[Dataset records]:
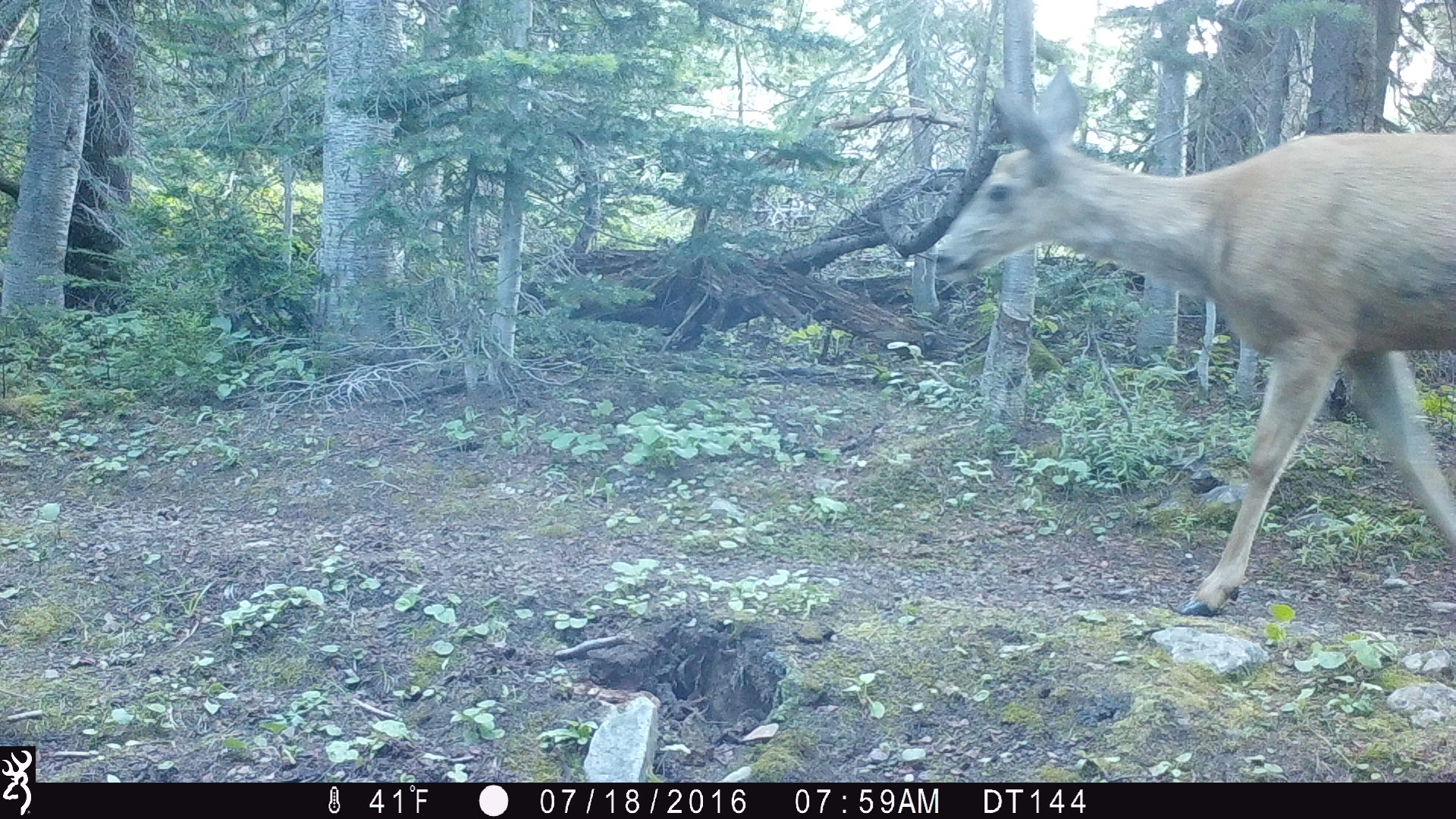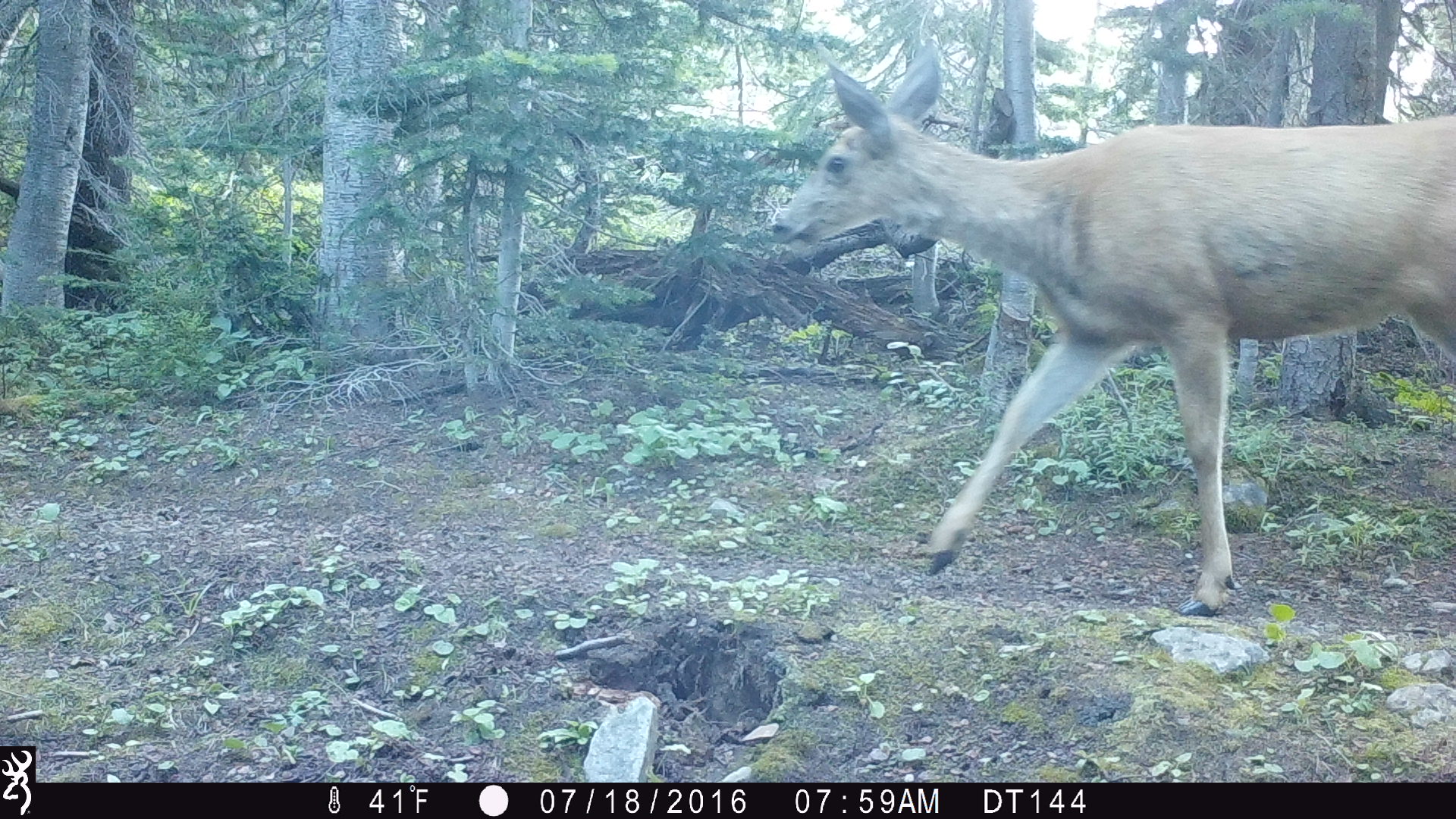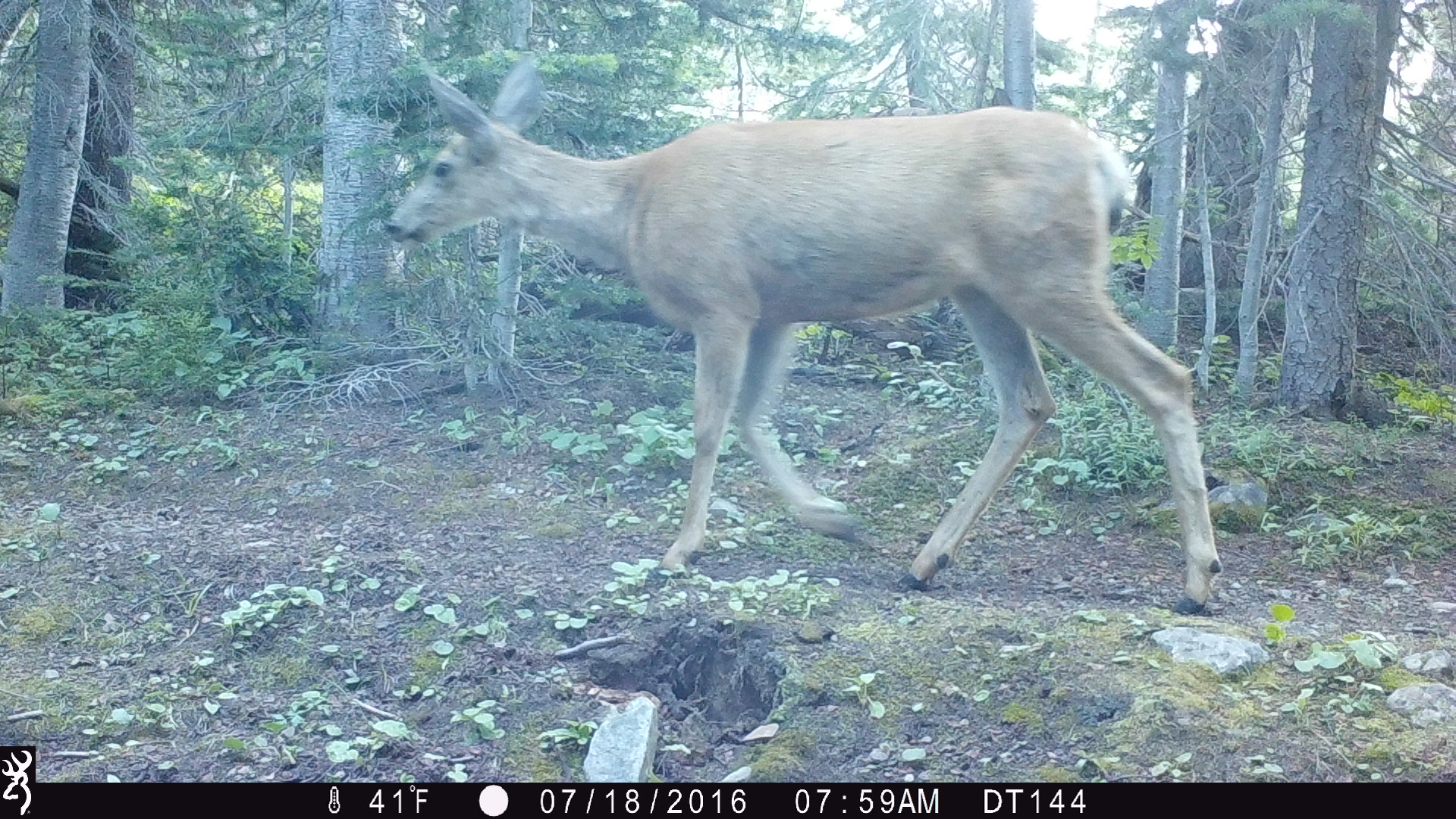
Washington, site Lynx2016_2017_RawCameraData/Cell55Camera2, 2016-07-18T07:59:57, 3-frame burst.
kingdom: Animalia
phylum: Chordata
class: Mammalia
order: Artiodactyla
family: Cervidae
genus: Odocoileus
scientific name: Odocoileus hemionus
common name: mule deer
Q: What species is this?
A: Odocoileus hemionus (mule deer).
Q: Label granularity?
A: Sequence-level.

[Description of the task]:
Only the lines from the one with "phylum: Chordata" through the end of the data should be printed, each exactly as it appears.

[Response box]:
phylum: Chordata
class: Mammalia
order: Artiodactyla
family: Cervidae
genus: Odocoileus
scientific name: Odocoileus hemionus
common name: mule deer
Q: What species is this?
A: Odocoileus hemionus (mule deer).
Q: Label granularity?
A: Sequence-level.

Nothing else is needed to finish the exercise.